Train a Neural Network Using Flux
Overview
This example describes how to run a neural learning workflow using the famous MNIST dataset of handwritten digits. Flux.jl is a powerful Julia library for many types of machine learning, including neural networks. We will training a neural network on images of handwritten numbers to create an image classifier.
Modeling Process
Imports
This exercise uses Flux to train a simple neural network. The code loads several functions from Flux as well as some base functions.
using Flux, Flux.Data.MNIST
using CUDA
using Flux: onehotbatch, argmax, crossentropy, throttle, @epochs
using Base.Iterators: repeated
using Images
We can then check to see if CUDA is enabled.
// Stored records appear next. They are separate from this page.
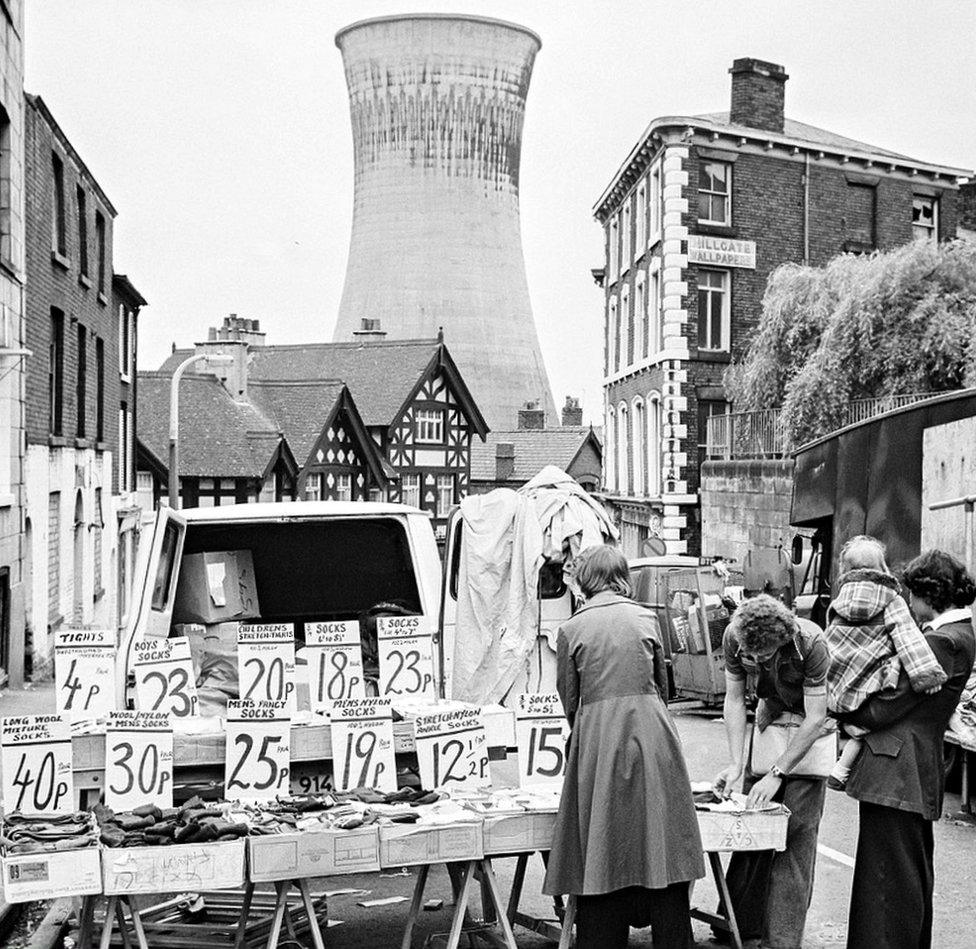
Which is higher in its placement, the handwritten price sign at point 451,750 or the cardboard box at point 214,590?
the cardboard box at point 214,590

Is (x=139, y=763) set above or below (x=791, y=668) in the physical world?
below

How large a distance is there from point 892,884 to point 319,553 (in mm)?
6075

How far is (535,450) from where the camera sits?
68688 millimetres

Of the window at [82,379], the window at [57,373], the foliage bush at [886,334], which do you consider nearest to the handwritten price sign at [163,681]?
the window at [57,373]

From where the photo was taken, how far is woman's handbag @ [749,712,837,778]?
22.4 feet

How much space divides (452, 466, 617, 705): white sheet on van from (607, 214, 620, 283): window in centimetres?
3489

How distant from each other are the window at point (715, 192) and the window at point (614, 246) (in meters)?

This will allow the model to run on the GPU instead of the CPU. This is potentially faster to train, but the speedup depends on a lot of factors.
CUDA.functional()
Download and Examine the Dataset
First, we need to download the dataset. Flux has several built-in datasets, including MNIST. We can then take a look at the first image to see the type of data we are dealing with.
imgs = MNIST.images();
colorview(Gray, imgs[1])
labels = MNIST.labels();
labels[1]
We next convert the data into float32s to speed up training and reduce memory footprint while retaining precision.
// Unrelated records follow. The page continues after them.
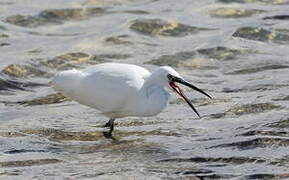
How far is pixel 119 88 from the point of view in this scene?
32.4 ft

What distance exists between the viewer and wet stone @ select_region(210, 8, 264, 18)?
1576cm

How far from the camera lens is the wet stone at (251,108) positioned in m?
10.7

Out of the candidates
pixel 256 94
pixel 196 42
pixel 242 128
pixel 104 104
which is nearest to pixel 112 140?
pixel 104 104

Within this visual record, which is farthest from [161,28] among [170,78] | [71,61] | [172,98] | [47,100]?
[170,78]

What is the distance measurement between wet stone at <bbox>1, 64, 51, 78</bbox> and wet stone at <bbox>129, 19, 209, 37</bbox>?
2.40m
float32converter(X) = Float32.(X)
f32_imgs = float32converter.(imgs)
We then convert the individual images to a single vector of size 784 (28x28) by 60000 (the number of images).
vectorize(x) = x[:]
vectorized_imgs = vectorize.(f32_imgs);
X = hcat(vectorized_imgs...)
size(X)
To look at only one image, we have to select a column and reshape.
one_image = X[:,1]
image_1 = reshape(one_image,28,28)
colorview(Gray,image_1)
Lastly, we transform the labels from digits to one-hot vectors. For example, if the label is 3, the y value will be [0 0 0 1 0 0 0 0 0 0].
y = onehotbatch(labels, 0:9)
Build and Train the Model
Now we will actually build out neural network model. We will use a 32 node hidden layer and a 10 node output layer.
model = Chain(
Dense(28^2, 32, relu),
Dense(32, 10),
softmax)
If we take a look at the output of the model now, we can see that it was initialized without any knowledge of the input. Each digit is approximately equally likely as an output.
model(one_image)
We then move the data to the GPU for processing. This is accomplished using the fmap
function for the model and the cu
function for the data.
X = cu(X)
y = cu(y)
model = fmap(cu, model)
Next, we will set up our loss and optimization functions. We also create an function to display the loss at each step and define the parameters of the model.
loss(x, y) = Flux.crossentropy(model(x), y)
opt = ADAM()
evalcb = () -> @show(loss(X, y))
ps = Flux.params(model);
We will then repeat the data we send to the neural network. This is a simple way to give the network more chances for corrections.
dataset_x = repeated((X, y), 200)
C = collect(dataset_x);
And finally we train the model for 10 epochs on the GPU. You can type watch nvidia-smi
in a terminal to see the GPU utilization.
@epochs 10 Flux.train!(loss, ps, dataset_x, opt, cb = throttle(evalcb, 10))
We can check how the model performs on the test set. We move the model back to the CPU for this step.
Here we simply choose the first image to check. The maximum value of the model output is at the index corresponding to the digit 7 (which aligns with the actual image).
X_test = hcat(float.(reshape.(MNIST.images(:test), :))...);
model = model |> cpu
test_image = model(X_test[:,1])
float32converter.(test_image)
argmax(test_image) - 1
test_image_1 = reshape(X_test[:,1],28,28)
colorview(Gray, test_image_1)
Conclusion
Using Julia and the Flux package makes creating and training a simple neural network easy. Check out the rest of the Flux documentation to see how to extend this process to more complex examples.
using Flux, Flux.Data.MNIST
using CUDA
using Flux: onehotbatch, argmax, crossentropy, throttle, @epochs
using Base.Iterators: repeated
using Images
CUDA.functional()
imgs = MNIST.images();
colorview(Gray, imgs[1])
labels = MNIST.labels();
labels[1]
float32converter(X) = Float32.(X)
f32_imgs = float32converter.(imgs)
vectorize(x) = x[:]
vectorized_imgs = vectorize.(f32_imgs);
X = hcat(vectorized_imgs...)
size(X)
one_image = X[:,1]
image_1 = reshape(one_image,28,28)
colorview(Gray,image_1)
y = onehotbatch(labels, 0:9)
model = Chain(
Dense(28^2, 32, relu),
Dense(32, 10),
softmax)
model(one_image)
X = cu(X)
y = cu(y)
model = fmap(cu, model)
loss(x, y) = Flux.crossentropy(model(x), y)
opt = ADAM()
evalcb = () -> @show(loss(X, y))
ps = Flux.params(model);
dataset_x = repeated((X, y), 200)
C = collect(dataset_x);
@epochs 10 Flux.train!(loss, ps, dataset_x, opt, cb = throttle(evalcb, 10))
X_test = hcat(float.(reshape.(MNIST.images(:test), :))...);
model = model |> cpu
test_image = model(X_test[:,1])
float32converter.(test_image)
argmax(test_image) - 1
test_image_1 = reshape(X_test[:,1],28,28)
colorview(Gray, test_image_1)